**Document**

━━━

Unrelated Business Taxable Income
We have not engaged in transactions that would result in a portion of our income being treated as unrelated business taxable income.
Other Matters
We believe that we satisfied each of the asset tests in Section 856(c)(4) of the Code for the period ended March 31, 2014. We also believe that our revenue qualifies for the 75% source of income test and for the 95% source of income test rules for the period ended March 31, 2014. Consequently, we believe we met the REIT income and asset test as of March 31, 2014. We also met all REIT requirements regarding the ownership of our common stock and the distribution of dividends of our net income as of March 31, 2014. Therefore, as of March 31, 2014, we believe that we qualified as a REIT under the Code.

━━━

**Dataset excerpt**
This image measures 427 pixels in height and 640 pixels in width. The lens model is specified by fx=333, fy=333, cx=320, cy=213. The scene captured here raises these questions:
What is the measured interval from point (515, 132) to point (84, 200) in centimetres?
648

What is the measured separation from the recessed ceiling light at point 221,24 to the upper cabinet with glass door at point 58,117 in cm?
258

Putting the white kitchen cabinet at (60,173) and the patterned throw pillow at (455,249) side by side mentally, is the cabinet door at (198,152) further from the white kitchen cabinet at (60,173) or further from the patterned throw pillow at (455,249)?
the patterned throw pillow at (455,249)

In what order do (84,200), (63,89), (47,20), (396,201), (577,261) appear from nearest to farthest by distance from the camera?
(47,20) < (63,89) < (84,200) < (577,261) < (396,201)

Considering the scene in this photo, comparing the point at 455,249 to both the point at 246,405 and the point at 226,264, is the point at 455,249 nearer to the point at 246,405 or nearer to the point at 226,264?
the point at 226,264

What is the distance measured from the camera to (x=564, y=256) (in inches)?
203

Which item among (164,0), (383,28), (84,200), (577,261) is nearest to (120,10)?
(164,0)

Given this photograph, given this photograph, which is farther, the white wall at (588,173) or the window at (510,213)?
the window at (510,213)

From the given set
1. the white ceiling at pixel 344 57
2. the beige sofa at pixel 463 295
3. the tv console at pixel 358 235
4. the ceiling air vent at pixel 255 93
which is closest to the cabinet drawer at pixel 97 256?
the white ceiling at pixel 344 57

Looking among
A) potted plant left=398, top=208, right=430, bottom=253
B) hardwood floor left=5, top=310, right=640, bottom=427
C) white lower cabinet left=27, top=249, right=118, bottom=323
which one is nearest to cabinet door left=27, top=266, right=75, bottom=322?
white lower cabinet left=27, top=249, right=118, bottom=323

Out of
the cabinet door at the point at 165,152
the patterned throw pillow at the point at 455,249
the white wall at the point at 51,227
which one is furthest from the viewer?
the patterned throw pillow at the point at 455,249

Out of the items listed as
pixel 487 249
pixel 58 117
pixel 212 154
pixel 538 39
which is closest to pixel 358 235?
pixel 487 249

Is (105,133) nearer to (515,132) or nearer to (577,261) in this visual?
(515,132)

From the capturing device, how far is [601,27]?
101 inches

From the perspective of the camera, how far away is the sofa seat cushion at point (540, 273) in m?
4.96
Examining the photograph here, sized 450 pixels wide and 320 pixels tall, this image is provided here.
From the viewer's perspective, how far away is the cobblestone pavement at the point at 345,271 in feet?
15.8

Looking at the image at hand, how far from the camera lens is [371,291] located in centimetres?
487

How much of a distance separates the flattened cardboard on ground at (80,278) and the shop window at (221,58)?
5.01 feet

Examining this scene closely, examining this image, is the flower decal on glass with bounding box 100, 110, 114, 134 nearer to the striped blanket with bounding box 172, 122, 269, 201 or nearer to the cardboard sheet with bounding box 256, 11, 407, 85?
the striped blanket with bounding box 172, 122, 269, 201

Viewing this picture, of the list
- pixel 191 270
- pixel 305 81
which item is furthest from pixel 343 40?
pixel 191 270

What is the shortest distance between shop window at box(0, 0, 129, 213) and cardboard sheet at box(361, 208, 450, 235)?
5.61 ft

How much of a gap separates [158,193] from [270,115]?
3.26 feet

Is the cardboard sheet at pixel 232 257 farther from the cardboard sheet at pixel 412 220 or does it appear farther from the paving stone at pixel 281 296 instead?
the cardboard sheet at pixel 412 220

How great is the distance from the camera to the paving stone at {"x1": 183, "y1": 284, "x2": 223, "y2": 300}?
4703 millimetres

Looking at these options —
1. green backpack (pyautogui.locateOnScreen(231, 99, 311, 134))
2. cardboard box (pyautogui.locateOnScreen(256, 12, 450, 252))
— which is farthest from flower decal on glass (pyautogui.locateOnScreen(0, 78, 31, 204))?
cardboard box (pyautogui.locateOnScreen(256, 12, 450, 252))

━━━

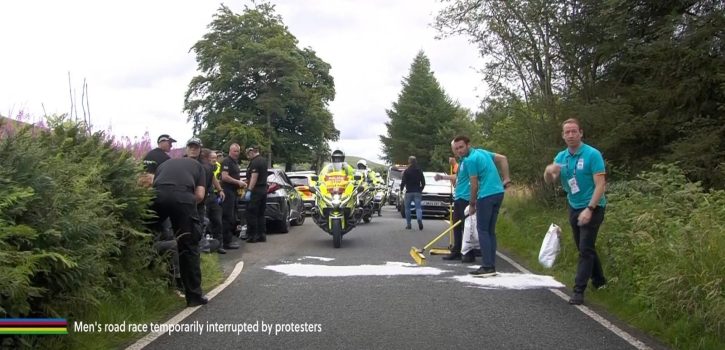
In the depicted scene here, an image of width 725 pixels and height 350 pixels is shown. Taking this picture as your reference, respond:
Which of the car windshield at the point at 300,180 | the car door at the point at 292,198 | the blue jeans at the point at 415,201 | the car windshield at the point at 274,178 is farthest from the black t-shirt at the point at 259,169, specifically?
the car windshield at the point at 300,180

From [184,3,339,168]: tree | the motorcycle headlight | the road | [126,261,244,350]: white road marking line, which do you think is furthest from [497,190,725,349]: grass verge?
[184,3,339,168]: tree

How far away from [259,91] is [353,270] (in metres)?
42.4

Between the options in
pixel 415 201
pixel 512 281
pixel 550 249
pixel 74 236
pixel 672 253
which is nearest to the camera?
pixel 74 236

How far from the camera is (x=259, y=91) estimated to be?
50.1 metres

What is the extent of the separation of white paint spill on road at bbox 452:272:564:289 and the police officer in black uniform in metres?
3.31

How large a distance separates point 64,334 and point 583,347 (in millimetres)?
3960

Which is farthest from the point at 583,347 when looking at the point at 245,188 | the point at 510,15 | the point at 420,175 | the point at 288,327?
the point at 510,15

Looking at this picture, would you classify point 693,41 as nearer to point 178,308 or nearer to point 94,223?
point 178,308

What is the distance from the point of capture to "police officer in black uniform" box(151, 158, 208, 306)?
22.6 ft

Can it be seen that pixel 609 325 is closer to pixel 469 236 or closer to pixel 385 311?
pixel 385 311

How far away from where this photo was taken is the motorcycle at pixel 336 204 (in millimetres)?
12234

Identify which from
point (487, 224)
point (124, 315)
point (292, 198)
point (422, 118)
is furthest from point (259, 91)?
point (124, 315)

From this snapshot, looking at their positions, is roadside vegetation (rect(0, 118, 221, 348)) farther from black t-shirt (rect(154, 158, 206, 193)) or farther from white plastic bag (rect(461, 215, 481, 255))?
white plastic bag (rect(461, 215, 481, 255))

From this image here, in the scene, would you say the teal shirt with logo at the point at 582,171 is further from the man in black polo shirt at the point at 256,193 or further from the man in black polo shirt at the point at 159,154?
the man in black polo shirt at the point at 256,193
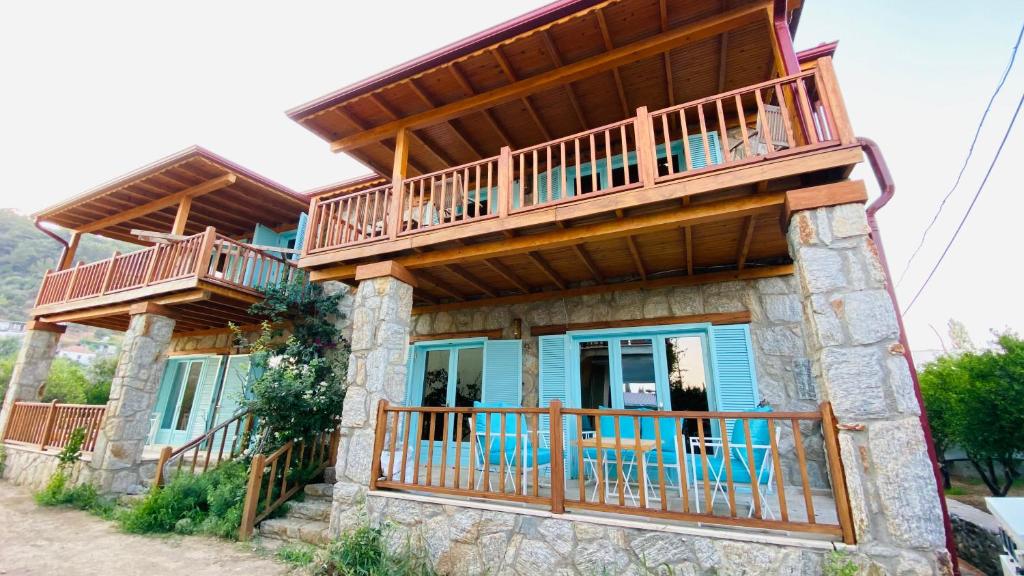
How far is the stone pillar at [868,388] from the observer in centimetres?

━━━

**What the exercise asks**
Repeat verbatim the portion of the REIT tax passage that begins with the words containing "Other Matters" and ends with "under the Code.".

**Solution to the problem**
Other Matters
We believe that we satisfied each of the asset tests in Section 856(c)(4) of the Code for the period ended March 31, 2014. We also believe that our revenue qualifies for the 75% source of income test and for the 95% source of income test rules for the period ended March 31, 2014. Consequently, we believe we met the REIT income and asset test as of March 31, 2014. We also met all REIT requirements regarding the ownership of our common stock and the distribution of dividends of our net income as of March 31, 2014. Therefore, as of March 31, 2014, we believe that we qualified as a REIT under the Code.